[Start Source excerpt]
In addition to details about this year's winning 'Confidence Pour Confidence' by Paule Constant, published by Gallimard, you will also find all of the winners of the 'Prix Goncourt' since 1903. At the same time, Dominique Bona was chosen for the 'Prix Renaudot' for her 'Le Manuscrit de Port-Ebène,' published by Grasset.

Meanwhile, Out In the Provinces

When you are in Paris or other heavily-visited areas you may think France is densely populated. This is far from the case and the Internet is helping to reduce rural isolation.

In the Ardéche, a group of communities has banded together to provide a network for themselves. 'Cyberloment' does much the same thing for the 'Pays du Lomont' in the Doubs; joining 20,000 inhabitants who are widely scattered throughout 46 different communities. These two sites are run by recognized intercommunal associations, and they do receive some aid - but mostly they do it themselves.

Now Back To Paradise

While people living in French provinces are putting up with a number of hardships and real physical isolation in order to stay where they are, other people prefer 'paradise,' even if it is only virtual.
[End Source excerpt]
[Start Raw records]
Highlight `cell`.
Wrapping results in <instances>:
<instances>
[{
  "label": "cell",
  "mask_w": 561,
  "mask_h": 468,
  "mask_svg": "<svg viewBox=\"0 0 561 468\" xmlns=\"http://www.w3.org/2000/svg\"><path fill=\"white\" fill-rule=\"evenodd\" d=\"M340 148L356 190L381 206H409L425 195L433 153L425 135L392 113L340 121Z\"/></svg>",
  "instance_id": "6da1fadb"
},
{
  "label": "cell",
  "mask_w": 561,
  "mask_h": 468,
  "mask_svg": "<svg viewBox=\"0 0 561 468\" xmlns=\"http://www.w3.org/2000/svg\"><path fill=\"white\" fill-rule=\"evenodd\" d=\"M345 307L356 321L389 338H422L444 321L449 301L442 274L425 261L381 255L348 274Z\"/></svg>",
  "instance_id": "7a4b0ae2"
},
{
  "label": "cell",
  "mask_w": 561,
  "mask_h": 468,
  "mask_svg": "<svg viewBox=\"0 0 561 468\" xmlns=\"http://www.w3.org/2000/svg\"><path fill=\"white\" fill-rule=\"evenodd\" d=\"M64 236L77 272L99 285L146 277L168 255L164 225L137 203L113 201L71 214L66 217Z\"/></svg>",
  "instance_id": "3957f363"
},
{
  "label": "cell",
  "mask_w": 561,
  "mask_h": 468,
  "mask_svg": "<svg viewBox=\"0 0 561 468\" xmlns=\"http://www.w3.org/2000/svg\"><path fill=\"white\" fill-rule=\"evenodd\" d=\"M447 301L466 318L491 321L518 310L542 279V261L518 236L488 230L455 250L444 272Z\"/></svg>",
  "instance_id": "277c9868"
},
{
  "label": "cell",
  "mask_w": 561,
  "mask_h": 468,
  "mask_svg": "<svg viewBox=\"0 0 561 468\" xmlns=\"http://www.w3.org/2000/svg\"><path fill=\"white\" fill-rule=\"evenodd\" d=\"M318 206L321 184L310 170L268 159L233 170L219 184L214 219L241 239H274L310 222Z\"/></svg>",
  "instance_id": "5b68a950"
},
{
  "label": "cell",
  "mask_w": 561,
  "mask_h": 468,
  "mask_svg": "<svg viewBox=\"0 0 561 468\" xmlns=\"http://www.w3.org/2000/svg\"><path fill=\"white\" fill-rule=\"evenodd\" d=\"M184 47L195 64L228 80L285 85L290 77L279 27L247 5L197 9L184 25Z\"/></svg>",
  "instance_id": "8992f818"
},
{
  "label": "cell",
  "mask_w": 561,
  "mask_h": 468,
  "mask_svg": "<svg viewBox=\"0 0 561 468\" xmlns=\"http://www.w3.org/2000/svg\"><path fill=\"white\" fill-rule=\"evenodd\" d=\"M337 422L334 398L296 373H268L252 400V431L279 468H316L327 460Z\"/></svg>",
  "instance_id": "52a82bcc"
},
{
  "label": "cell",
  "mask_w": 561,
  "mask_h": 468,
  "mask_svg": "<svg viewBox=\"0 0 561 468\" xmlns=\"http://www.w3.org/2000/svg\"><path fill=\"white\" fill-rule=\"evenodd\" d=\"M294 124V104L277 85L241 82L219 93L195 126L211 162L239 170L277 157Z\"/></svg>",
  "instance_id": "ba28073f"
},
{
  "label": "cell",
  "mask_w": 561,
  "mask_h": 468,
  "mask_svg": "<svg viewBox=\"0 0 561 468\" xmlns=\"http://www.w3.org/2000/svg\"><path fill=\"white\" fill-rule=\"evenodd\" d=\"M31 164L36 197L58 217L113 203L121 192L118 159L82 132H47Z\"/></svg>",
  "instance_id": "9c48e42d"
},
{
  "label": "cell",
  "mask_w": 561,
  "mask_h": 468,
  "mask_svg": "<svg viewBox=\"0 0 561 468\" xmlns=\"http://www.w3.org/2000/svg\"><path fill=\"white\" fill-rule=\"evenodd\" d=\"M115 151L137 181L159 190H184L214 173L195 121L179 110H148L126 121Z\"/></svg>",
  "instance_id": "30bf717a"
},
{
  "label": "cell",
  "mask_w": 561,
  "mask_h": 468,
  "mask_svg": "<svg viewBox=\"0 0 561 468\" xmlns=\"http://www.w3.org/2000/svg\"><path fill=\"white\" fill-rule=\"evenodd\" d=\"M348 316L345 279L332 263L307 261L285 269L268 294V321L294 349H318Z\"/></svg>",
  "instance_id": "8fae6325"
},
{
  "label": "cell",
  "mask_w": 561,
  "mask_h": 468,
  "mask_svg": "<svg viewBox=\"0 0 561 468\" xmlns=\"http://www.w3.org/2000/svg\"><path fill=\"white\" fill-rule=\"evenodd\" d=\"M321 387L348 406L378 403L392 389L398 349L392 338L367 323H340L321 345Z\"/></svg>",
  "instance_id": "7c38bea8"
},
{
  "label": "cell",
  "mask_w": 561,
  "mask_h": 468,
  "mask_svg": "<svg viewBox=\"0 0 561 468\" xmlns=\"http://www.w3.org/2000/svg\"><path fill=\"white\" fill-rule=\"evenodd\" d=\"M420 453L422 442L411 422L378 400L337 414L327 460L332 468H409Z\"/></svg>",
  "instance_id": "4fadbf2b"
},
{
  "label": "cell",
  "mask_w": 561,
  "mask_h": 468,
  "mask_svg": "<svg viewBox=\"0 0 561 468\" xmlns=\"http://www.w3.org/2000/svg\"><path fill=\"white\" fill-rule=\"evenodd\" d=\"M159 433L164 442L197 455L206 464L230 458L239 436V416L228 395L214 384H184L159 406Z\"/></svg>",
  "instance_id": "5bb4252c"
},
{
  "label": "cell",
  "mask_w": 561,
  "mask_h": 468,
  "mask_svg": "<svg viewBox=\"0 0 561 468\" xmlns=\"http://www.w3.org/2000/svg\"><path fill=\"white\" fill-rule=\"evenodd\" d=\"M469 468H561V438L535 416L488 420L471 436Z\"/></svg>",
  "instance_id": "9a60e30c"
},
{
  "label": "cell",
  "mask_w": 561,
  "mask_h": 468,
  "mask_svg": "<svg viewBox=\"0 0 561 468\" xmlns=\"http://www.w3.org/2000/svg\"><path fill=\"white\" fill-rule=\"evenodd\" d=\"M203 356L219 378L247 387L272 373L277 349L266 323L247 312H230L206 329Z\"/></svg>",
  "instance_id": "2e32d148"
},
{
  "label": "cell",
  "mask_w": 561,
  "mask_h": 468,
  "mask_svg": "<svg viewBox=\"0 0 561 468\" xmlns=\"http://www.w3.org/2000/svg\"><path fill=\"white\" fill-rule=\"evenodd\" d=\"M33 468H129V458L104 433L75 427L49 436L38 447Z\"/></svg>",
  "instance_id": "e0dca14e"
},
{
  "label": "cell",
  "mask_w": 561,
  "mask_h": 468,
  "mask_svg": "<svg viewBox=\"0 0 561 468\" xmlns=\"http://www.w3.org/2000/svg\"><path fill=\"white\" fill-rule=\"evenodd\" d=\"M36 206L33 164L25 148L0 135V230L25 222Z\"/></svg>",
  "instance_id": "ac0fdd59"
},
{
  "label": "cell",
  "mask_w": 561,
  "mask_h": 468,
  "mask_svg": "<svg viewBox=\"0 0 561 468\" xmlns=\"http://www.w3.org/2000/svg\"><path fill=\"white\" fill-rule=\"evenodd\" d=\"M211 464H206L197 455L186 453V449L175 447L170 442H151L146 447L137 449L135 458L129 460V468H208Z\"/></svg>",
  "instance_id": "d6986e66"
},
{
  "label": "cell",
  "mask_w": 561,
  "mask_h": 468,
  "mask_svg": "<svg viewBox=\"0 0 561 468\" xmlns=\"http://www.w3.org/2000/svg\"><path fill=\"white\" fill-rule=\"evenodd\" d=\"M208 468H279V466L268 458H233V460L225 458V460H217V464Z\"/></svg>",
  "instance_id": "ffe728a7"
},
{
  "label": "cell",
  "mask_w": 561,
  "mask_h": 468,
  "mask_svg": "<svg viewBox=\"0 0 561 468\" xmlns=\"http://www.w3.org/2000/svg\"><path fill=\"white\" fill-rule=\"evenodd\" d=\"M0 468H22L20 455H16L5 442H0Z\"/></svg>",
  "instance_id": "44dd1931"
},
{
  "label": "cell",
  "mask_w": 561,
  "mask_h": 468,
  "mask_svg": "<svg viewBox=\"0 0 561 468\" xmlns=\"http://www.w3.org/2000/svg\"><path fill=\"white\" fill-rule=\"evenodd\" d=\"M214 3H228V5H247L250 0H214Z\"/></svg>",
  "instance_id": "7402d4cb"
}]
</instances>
[End Raw records]
Directions
Write out the passage from the source excerpt above between "In addition to" and "published by Grasset.", inclusive.

Written answer
In addition to details about this year's winning 'Confidence Pour Confidence' by Paule Constant, published by Gallimard, you will also find all of the winners of the 'Prix Goncourt' since 1903. At the same time, Dominique Bona was chosen for the 'Prix Renaudot' for her 'Le Manuscrit de Port-Ebène,' published by Grasset.